## RINCIAN TUGAS:
Sajikan seluruh data di bawah ini sebagai tabel Markdown dengan kolom No dan Baris, satu baris data per baris tabel. Lewati baris yang kosong.

[Entri pertanyaan spasial]
——————————
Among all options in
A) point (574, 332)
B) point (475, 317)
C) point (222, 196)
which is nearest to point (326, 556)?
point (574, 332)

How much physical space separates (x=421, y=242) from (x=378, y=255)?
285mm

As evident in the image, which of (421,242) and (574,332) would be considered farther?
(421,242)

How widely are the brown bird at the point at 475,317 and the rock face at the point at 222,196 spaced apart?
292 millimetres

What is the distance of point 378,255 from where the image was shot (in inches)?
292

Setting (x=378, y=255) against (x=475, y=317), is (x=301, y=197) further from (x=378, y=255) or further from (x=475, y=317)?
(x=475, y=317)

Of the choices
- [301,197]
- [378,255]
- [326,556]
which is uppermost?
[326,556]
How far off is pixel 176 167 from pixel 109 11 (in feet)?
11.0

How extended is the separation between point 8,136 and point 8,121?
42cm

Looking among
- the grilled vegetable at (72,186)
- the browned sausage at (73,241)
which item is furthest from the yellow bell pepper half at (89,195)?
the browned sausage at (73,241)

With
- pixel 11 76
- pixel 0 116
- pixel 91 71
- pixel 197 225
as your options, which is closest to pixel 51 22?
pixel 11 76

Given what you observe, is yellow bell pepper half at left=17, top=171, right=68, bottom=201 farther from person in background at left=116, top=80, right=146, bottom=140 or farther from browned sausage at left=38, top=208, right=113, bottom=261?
——————————
## HASIL LATIHAN:
| No | Baris |
|---|---|
| 1 | Among all options in |
| 2 | A) point (574, 332) |
| 3 | B) point (475, 317) |
| 4 | C) point (222, 196) |
| 5 | which is nearest to point (326, 556)? |
| 6 | point (574, 332) |
| 7 | How much physical space separates (x=421, y=242) from (x=378, y=255)? |
| 8 | 285mm |
| 9 | As evident in the image, which of (421,242) and (574,332) would be considered farther? |
| 10 | (421,242) |
| 11 | How widely are the brown bird at the point at 475,317 and the rock face at the point at 222,196 spaced apart? |
| 12 | 292 millimetres |
| 13 | What is the distance of point 378,255 from where the image was shot (in inches)? |
| 14 | 292 |
| 15 | Setting (x=378, y=255) against (x=475, y=317), is (x=301, y=197) further from (x=378, y=255) or further from (x=475, y=317)? |
| 16 | (x=475, y=317) |
| 17 | Of the choices |
| 18 | - [301,197] |
| 19 | - [378,255] |
| 20 | - [326,556] |
| 21 | which is uppermost? |
| 22 | [326,556] |
| 23 | How far off is pixel 176 167 from pixel 109 11 (in feet)? |
| 24 | 11.0 |
| 25 | How extended is the separation between point 8,136 and point 8,121? |
| 26 | 42cm |
| 27 | Looking among |
| 28 | - the grilled vegetable at (72,186) |
| 29 | - the browned sausage at (73,241) |
| 30 | which item is furthest from the yellow bell pepper half at (89,195)? |
| 31 | the browned sausage at (73,241) |
| 32 | With |
| 33 | - pixel 11 76 |
| 34 | - pixel 0 116 |
| 35 | - pixel 91 71 |
| 36 | - pixel 197 225 |
| 37 | as your options, which is closest to pixel 51 22? |
| 38 | pixel 11 76 |
| 39 | Given what you observe, is yellow bell pepper half at left=17, top=171, right=68, bottom=201 farther from person in background at left=116, top=80, right=146, bottom=140 or farther from browned sausage at left=38, top=208, right=113, bottom=261? |